**Exercise goal:** Copy exactly the lines of the records below, starting at the line that contains "phylum: Chordata" and continuing through the last line, both included; omit any pictures.

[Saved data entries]
++++
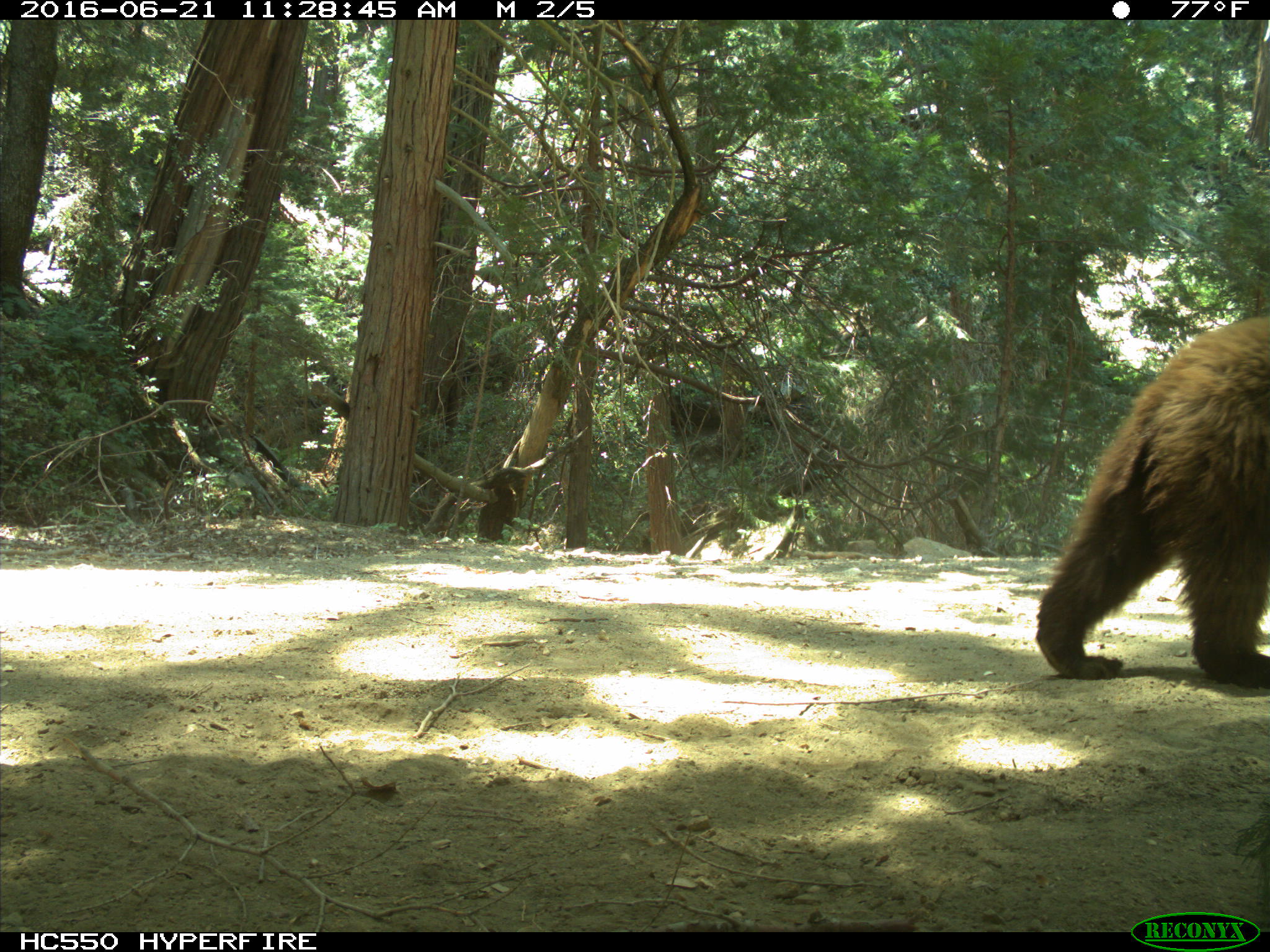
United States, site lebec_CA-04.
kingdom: Animalia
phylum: Chordata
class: Mammalia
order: Carnivora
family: Ursidae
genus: Ursus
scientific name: Ursus americanus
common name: american black bear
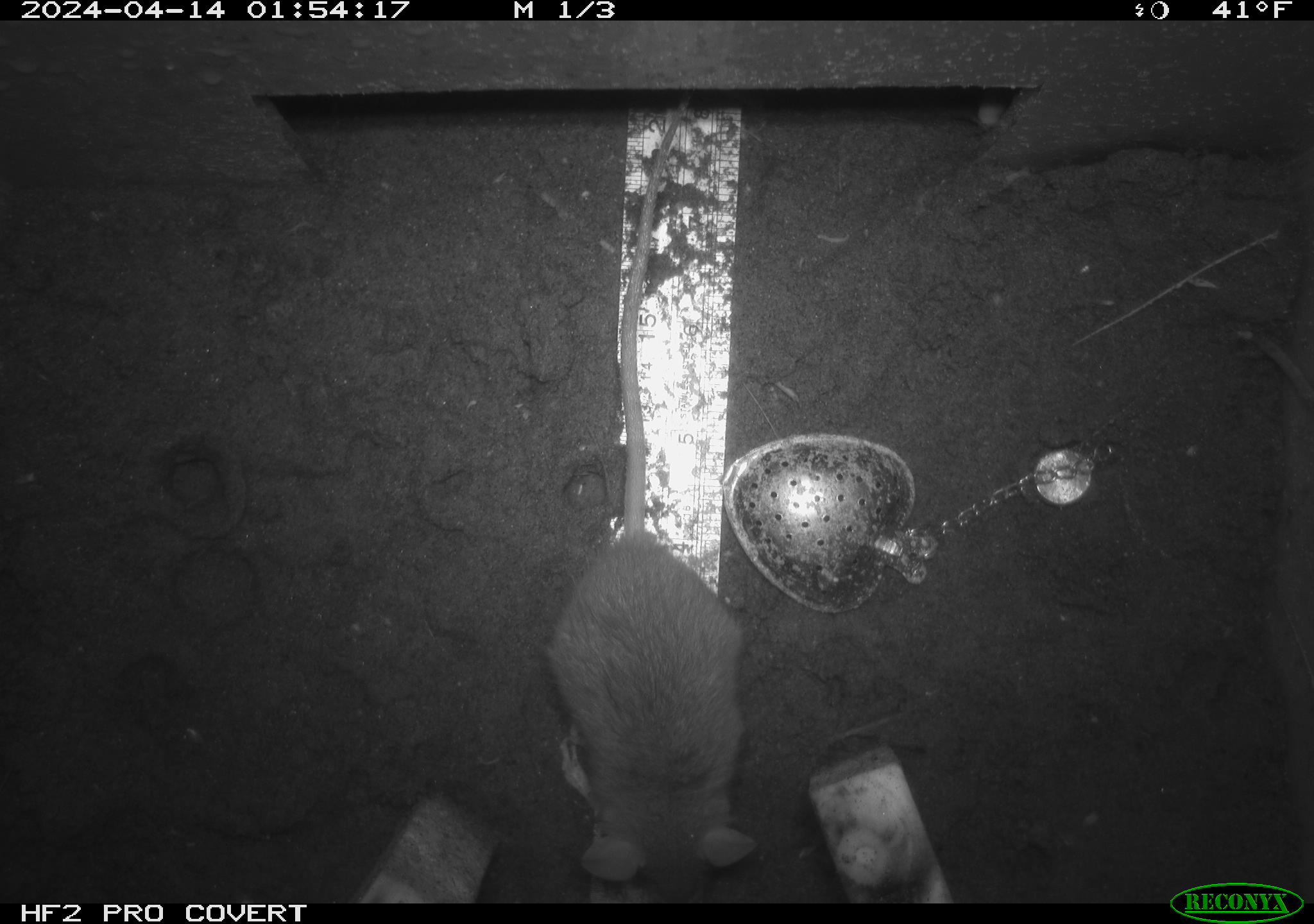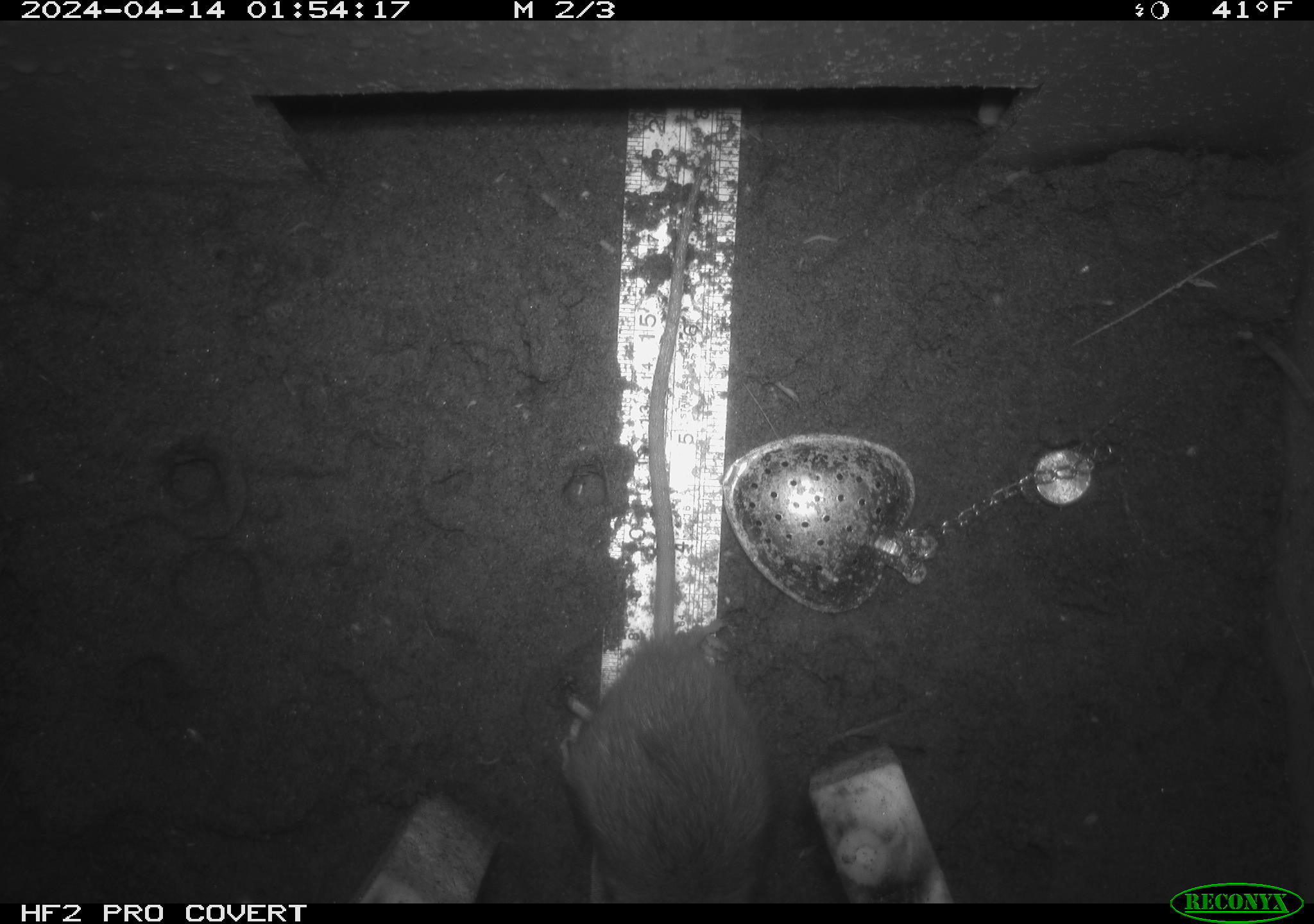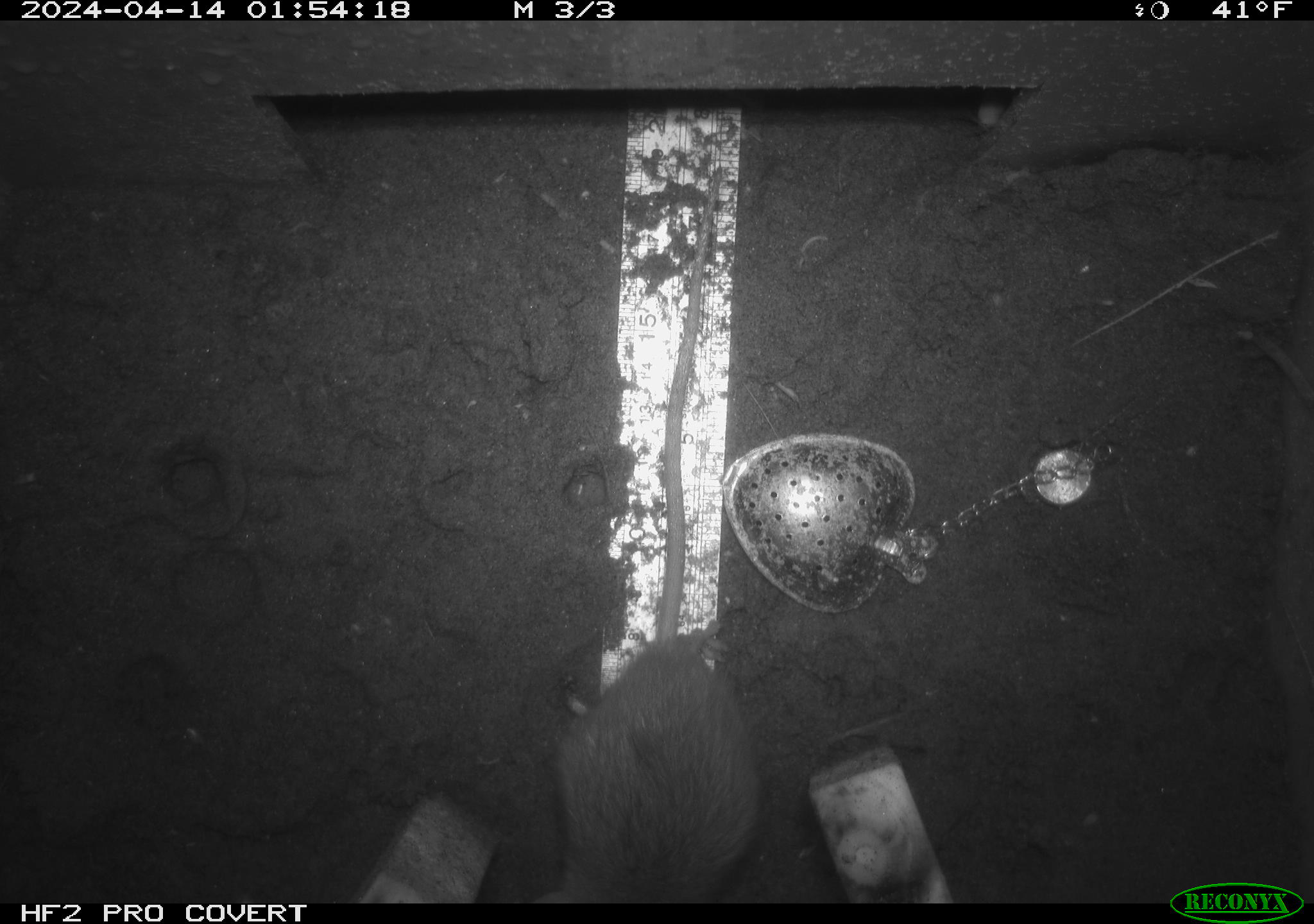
++++
**Solution to this exercise:**
phylum: Chordata
class: Mammalia
order: Carnivora
family: Ursidae
genus: Ursus
scientific name: Ursus americanus
common name: american black bear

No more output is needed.